# Dataset items:
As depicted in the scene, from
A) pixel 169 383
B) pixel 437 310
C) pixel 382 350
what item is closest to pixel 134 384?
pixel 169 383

# Problem requirements:
Write out the material above word for word, keeping every line unchanged.

# Exercise result:
As depicted in the scene, from
A) pixel 169 383
B) pixel 437 310
C) pixel 382 350
what item is closest to pixel 134 384?
pixel 169 383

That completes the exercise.